Encouraging positive social behavior for children with autism through interactive storytelling

Date of Publication


Document Type

Bachelor's Thesis

Degree Name

Bachelor of Science in Computer Science


College of Computer Studies


Computer Science

Thesis Adviser

Ethel Chua Joy Ong

Defense Panel Member

Ethel Chua Joy Ong
Nellie Margaret Chua
Briane Paul V. Samson


Autism Spectrum Disorder (ASD) has always been considered as a rare childhood disorder often associated with severe intellectual disabilities, lack of social awareness and/or the absence of meaningful expressive language. One possible strategy to prepare ASD children to behave properly in social situations is with the use of Social Stories. With the help of shadow teachers and therapists, these Social Stories are able to provide accurate social information delivered in a patient and reassuring manner that is easily understood by its audience.
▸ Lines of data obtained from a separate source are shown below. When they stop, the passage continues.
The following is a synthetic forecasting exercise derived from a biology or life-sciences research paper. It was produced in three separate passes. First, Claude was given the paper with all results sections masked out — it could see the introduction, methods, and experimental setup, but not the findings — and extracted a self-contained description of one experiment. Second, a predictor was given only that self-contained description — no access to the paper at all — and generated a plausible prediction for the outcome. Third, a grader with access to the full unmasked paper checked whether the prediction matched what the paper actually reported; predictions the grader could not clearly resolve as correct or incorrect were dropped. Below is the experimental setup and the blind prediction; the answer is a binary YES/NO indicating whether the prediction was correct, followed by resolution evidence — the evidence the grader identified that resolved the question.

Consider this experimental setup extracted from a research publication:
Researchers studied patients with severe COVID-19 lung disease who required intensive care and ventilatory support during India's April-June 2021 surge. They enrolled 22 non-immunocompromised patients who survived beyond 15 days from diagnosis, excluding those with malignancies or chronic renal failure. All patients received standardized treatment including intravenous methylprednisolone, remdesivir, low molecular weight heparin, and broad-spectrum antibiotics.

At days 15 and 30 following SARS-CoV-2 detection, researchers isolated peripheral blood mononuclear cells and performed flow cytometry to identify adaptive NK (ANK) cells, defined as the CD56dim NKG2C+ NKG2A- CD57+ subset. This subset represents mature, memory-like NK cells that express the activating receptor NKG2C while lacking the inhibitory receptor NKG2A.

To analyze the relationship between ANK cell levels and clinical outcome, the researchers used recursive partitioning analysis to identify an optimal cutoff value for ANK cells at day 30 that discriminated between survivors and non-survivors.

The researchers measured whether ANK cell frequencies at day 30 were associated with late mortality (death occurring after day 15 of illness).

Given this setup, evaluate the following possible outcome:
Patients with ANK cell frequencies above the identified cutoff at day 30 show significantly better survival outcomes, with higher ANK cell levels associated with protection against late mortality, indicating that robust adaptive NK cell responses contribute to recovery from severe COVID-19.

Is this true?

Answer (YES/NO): YES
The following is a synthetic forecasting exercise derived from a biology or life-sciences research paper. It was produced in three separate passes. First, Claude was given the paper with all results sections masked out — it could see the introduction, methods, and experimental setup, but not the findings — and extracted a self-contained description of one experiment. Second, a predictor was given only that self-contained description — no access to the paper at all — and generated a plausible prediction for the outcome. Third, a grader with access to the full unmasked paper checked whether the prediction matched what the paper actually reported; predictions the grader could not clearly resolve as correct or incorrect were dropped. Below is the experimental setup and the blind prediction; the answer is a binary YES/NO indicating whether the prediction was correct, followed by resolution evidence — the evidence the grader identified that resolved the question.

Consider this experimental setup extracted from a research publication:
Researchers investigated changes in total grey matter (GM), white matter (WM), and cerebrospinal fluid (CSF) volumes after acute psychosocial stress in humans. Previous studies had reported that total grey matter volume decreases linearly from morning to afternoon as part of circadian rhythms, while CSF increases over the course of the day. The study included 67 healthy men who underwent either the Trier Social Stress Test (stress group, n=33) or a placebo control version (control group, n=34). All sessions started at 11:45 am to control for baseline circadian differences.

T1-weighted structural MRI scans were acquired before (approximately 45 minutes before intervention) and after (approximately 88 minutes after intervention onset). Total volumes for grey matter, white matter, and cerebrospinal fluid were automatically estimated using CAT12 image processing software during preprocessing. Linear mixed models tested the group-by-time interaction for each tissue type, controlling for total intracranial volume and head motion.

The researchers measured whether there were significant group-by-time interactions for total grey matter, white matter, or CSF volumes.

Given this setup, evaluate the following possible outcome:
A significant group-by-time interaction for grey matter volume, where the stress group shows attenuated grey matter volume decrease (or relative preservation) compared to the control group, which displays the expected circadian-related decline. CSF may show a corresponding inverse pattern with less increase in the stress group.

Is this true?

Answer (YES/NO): YES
In computing, interactive storytelling environments provide opportunities for the choices made by a user to have an effect on the virtual story world. The use of Social Stories in a virtual context can further enrich the learning experience of social expectations or the proper way to respond in social situations.

This document presents the design of 2Adventures of Ellie3, an interactive storytelling environment with Social Stories as its central theme that can provide a safe environment for users to simulate social actions. The system is intended for children ages 7 to 11 years old, all diagnosed with mild autism. In the virtual world, the user is able to interact with the different objects and non-playing characters triggering the Social Stories. Serving as both teacher and facilitator, a virtual peer guides the player around the virtual environment and the main story flow of the game. Tests conducted among five children diagnosed with autism showed that the graphical user interface was likeable. The navigation and usability of the system were age-appropriate. Four out of five test participants were able to understand, identify and differentiate the objects and locations in the virtual world. The test also showed that the virtual peer present was found engaging and helpful. Despite half of the participant’s inability to understand the English language, all the participants claimed to have liked the content of the Social Stories.

Abstract Format






Accession Number


Shelf Location

Archives, The Learning Commons, 12F, Henry Sy Sr. Hall

Physical Description

leaves ; 4 3/4 in.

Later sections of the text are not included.